I didn't mean to overly confusing before, but this is a great topic that I just seem to cover with others all the time.
On straight batteries, no BMS
- Rated capacity is the difference between min low and max high for any given cell.
- Operating capacity is what range you choose to use on the bottom end and the top end of your cycles.
- sometimes operating capacity can also be referred to as DOD or Depth of Discharge
If you need 5 kWa for your project.. You don't really go out and buy a 5 kWa rated battery.
- at 90% Depth of Discharge, you need look at 5.5 kWa capacity
- at the 75% target usage you would need a 6.6 kWa capacity
- at the 50% target usage you would need a 10 kWa capacity
The reason why you genrally want to operate with the smaller possible DOD window is because it keeps the cells healthy and happy. This gives them a longer life.
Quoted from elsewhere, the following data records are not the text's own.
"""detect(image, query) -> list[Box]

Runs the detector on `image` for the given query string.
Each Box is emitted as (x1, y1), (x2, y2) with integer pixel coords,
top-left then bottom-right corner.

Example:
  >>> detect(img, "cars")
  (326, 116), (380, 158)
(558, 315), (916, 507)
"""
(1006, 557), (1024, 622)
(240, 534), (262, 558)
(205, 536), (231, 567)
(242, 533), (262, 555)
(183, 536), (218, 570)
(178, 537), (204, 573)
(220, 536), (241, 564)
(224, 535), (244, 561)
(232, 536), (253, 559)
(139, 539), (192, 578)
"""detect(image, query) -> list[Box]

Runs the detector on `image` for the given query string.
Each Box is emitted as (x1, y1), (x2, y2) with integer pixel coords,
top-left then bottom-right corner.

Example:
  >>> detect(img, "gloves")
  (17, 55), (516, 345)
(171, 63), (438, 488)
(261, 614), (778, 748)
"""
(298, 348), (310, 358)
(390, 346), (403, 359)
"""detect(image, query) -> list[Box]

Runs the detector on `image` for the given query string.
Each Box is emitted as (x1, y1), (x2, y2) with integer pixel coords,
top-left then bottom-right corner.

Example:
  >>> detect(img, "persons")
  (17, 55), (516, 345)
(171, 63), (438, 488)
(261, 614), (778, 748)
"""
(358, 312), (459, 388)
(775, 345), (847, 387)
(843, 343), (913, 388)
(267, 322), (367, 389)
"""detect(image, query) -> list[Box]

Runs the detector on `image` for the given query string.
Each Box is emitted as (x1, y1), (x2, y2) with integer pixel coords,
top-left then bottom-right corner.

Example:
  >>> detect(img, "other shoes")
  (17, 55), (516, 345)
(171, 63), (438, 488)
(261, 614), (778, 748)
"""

Just attaching up a inverter and solar charger to your battery pack is going to get you 85%-90% of the rated capacity of raw battery packs from day one. Inverters generally cut off way before you get close to the bottom end of the range. Solar Chargers tend to tapper off before they hit the top end. To reduce your DOD, you would increase the cut off point on the inverter and decrease the top end on the solar charger.
Batteries with onboard BMS are different...For those you should be seeing the capacity range locked in by the BMS in the product.
In the recycle battery world... you will see a range of capacities over similar types of cells. Historically we have always gone with a 80% rated range over a large number of cells. There is like this bell curve that develops.. The cut off is basically 80% of the top of that bell curve.
This also ties into the important topic of cell matching when using individual cells make your own battery pack. The weakest link on a battery is the lowest cell in the series. If you need to build a 12S battery, you do not go out and buy 12 used recycled batteries. You really should get something like 15 of them. You set aside your weakest ones and use the best 12 of the 15 to build with.
When any battery has a single weak cell in them, their real world capacity takes a nose dive. It's not all the cells. It only just takes one in the series.
Hint... if you really want bargain basement recycled battery cells, look for crappy underperforming cell packs that are no longer usable for their original application. Two things generally happen. The cheap BMS inside is burnt out or a single cell has crapped the bucket. The end result is that the pack is no longer usable but 9 times our of 10 the vast majority of the cells are still health. Examples are laptop battery packs, tool packs, and 12v lithium battery packs that look like car batteries. That's when your build your own packs and installing a BMS from scratch.